The dependence of nano-contact magnetoresistance on the bulk scattering spin asymmetry in CoFe alloys with oxidation impurities

Nano-contact magnetoresistance (NCMR) spin-valves (SVs) using an AlO_x nano-oxide-layer (NOL) have numerous nanocontacts in the thin AlO_x oxide layer. The NCMR theoretically depends on the bulk scattering spin asymmetry (β) of the ferromagnetic material in the nanocontacts. To determine the relationship between NCMR and β, we investigated the dependence of NCMR on the composition of the ferromagnetic material Co_1-xFe_x. The samples were annealed at 270 °C and 380 °C to enhance the MR ratio. For both annealing temperatures, the magnetorsistance ratio in the low-resistance area product region at less than 1 Ω μm² was maximized for Co_0.5Fe_0.5. To evaluate β exactly, we fabricated current-perpendicular-to-plane giant magnetoresistance SVs with Co_1-xFe_x/Cu/Co_1-xFe_x layers and used Valet and Fert's theory to solve the diffusion equation of the spin accumulation for a ferromagnetic layer/non-ferromagnetic layer of five layers with a finite diffusion length.
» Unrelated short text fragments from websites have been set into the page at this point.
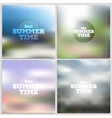 Set of summer time posters web and mobile vector image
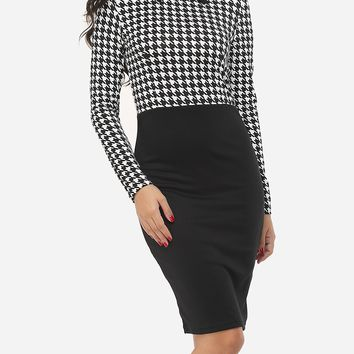Streetstyle  Casual Houndstooth Courtly Doll Collar Bodycon-dress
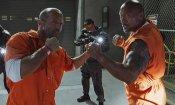 Hobbs and Shaw: il produttore Neal Moritz fa causa alla Universal
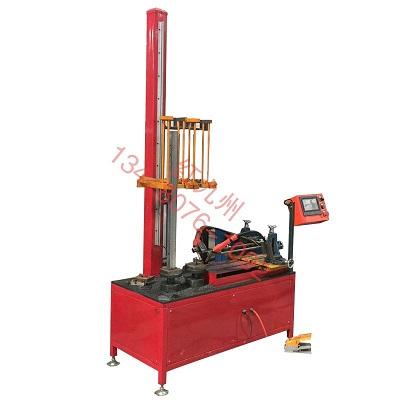 自动立柱底板焊机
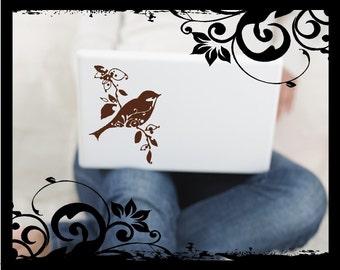 Sweet Song Bird - Vinyl Decal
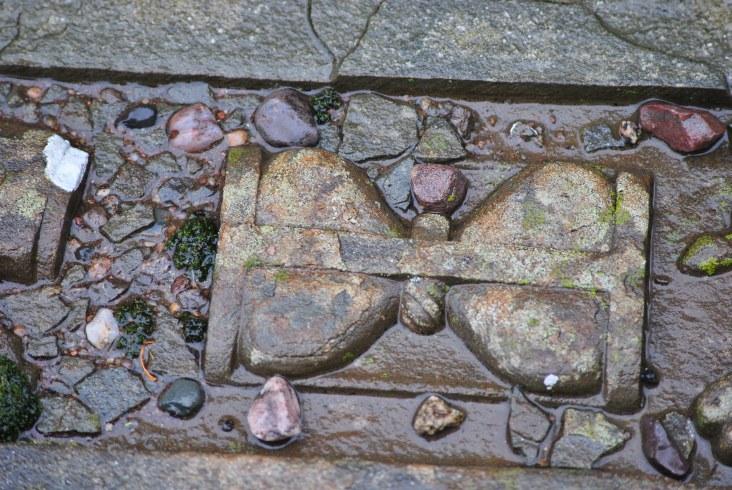 Rescobie Kirkyard (16) ©nme Nellie Merthe Erkenbach Graveyards of Scotland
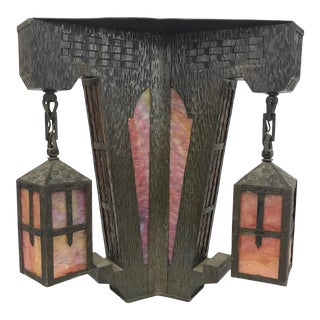 1920s Arts and Crafts Flush Mount Pendant Light For Sale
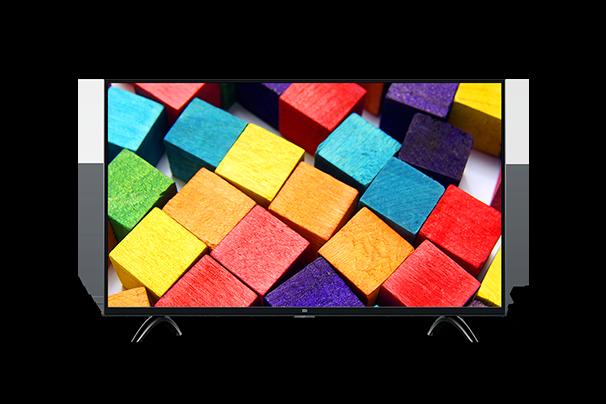 Mi LED Smart TV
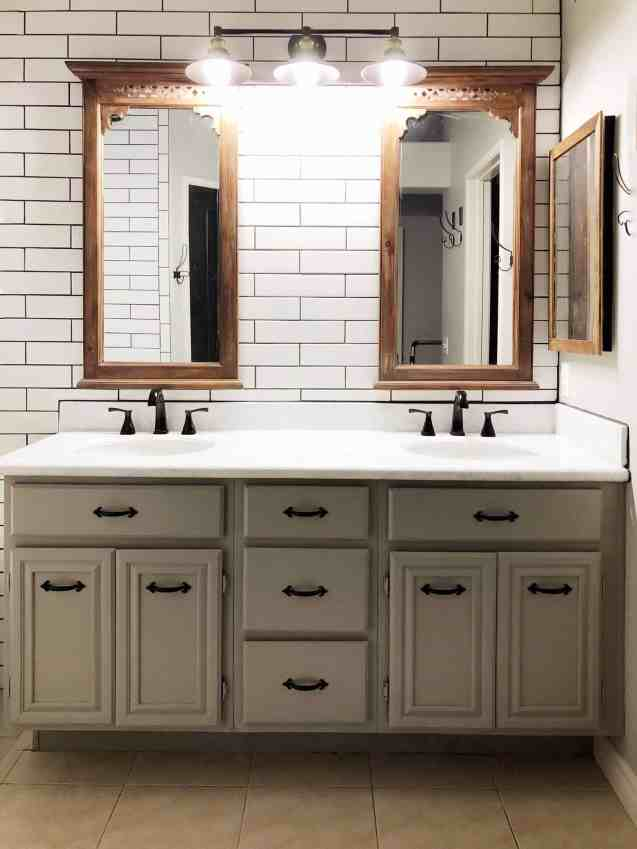 diy farmhouse bathroom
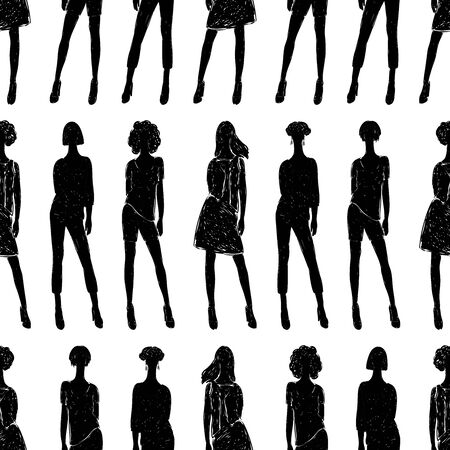Seamless background of fashionable young women silhouettes Stock Illustratie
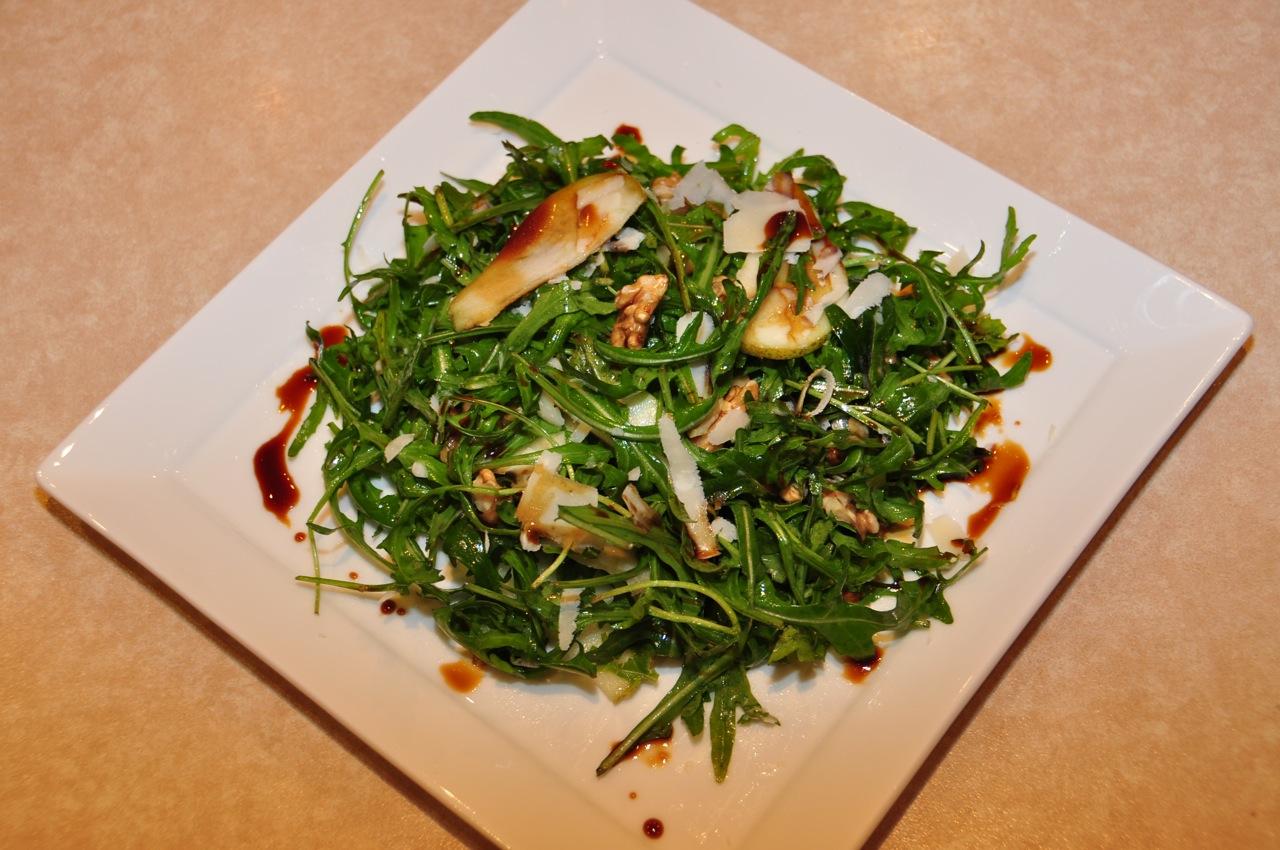 Rocket, Pear, Paremesan and Walnut salad with Vino Cotto dressing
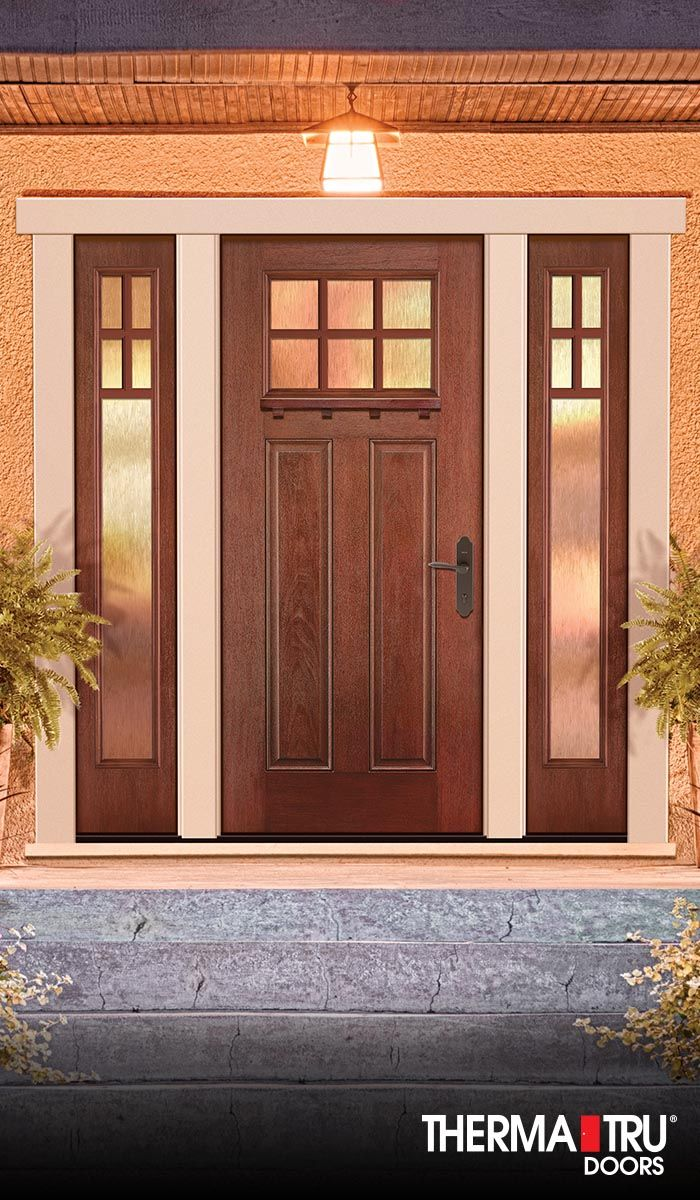 Craftsman 2 Panel Woodgrain Stained Fiberglass Door With Glass And Sdls By Therma Tru Craftsman Front Doors Exterior Entry Doors Interior Exterior Doors
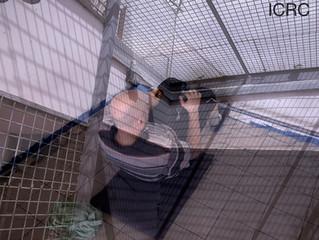 Israeli prison for ICRC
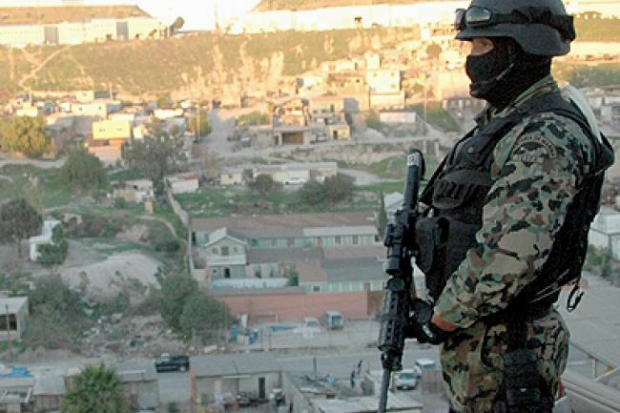 Las ciudades más peligrosas de México
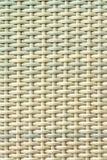 Hellbraune Tone Color Wicker lizenzfreie stockbilder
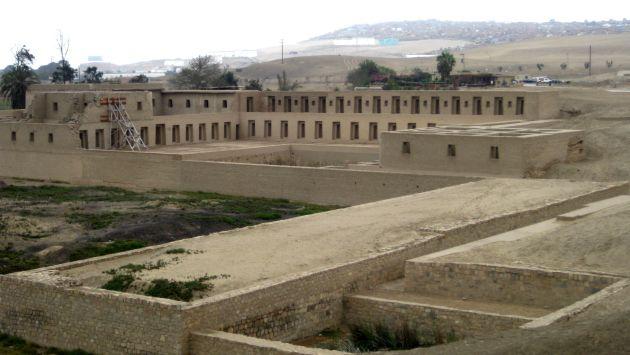 Resultado de imagen para Templo de Pachacamac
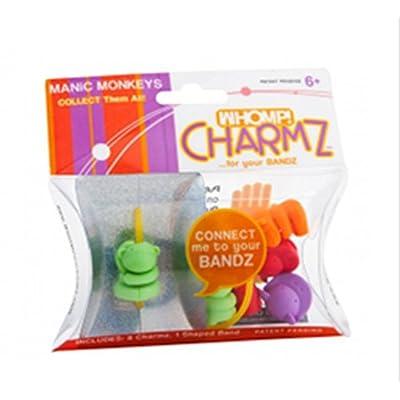 Whomp Charmz Manic Monkeys: Toys & Games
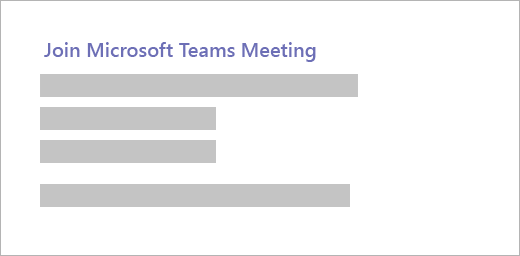 An example of a Microsoft Teams meeting invitation.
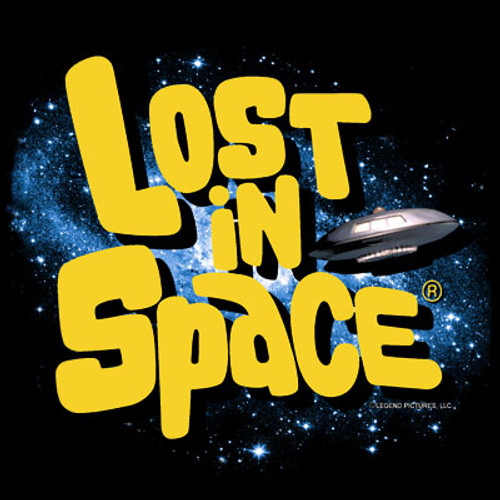 Lost in Space Logo T-Shirt
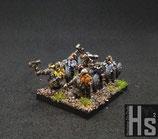 Dwarf Hammer Regiment - Régiments de Marteaux Nain
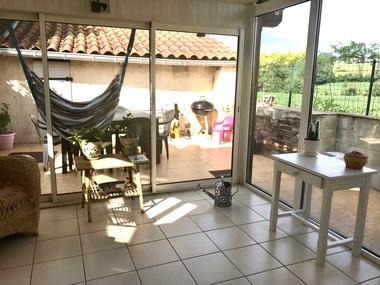 Vente Maison 5 pièces 150m² Châtillon-sur-Chalaronne (01400) - photo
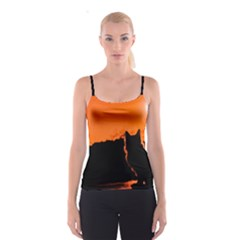 Sunset Cat Shadows Silhouettes Spaghetti Strap Top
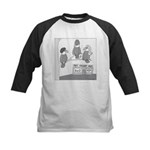 Bald Eagles (No Text) Kids Baseball Jersey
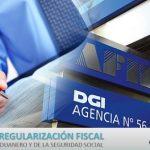 Preguntas frecuentes Plan de Regularización Fiscal RG 3451 AFIP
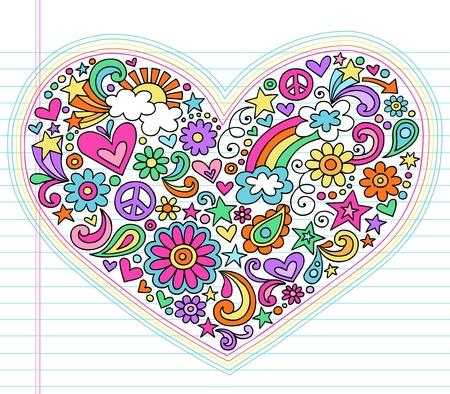 Valentine s Day Love Heart Groovy Psychedelic Hand Drawn Notebook Doodle Design Elements Set on Lined Sketchbook Paper Background- Vector Illustration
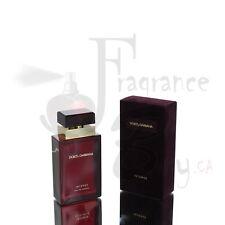 Intense by Dolce & Gabbana Femme 100ml Boxed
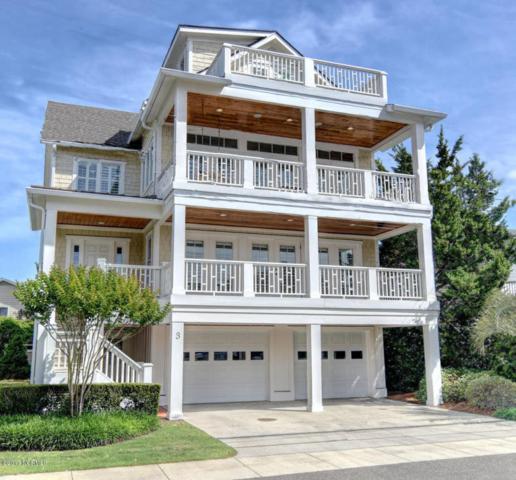 3 Shore Drive, Wrightsville Beach, NC 28480 (MLS #100061469) :: David Cummings Real Estate Team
The evaluated β for Co_1-xFe_x was also maximized for Co_0.5Fe_0.5. Additionally, to determine the difference between the experimental MR ratio of NCMR SVs and the theoretical MR ratio, we fabricated Co_0.5Fe_0.5 with oxygen impurities and estimated the decrease in β with increasing oxygen impurity concentration. Our Co_0.5Fe_0.5 nano-contacts fabricated using ion-assisted oxidation may contain oxygen impurities, and the oxygen impurities might cause a decrease in β and the MR ratio.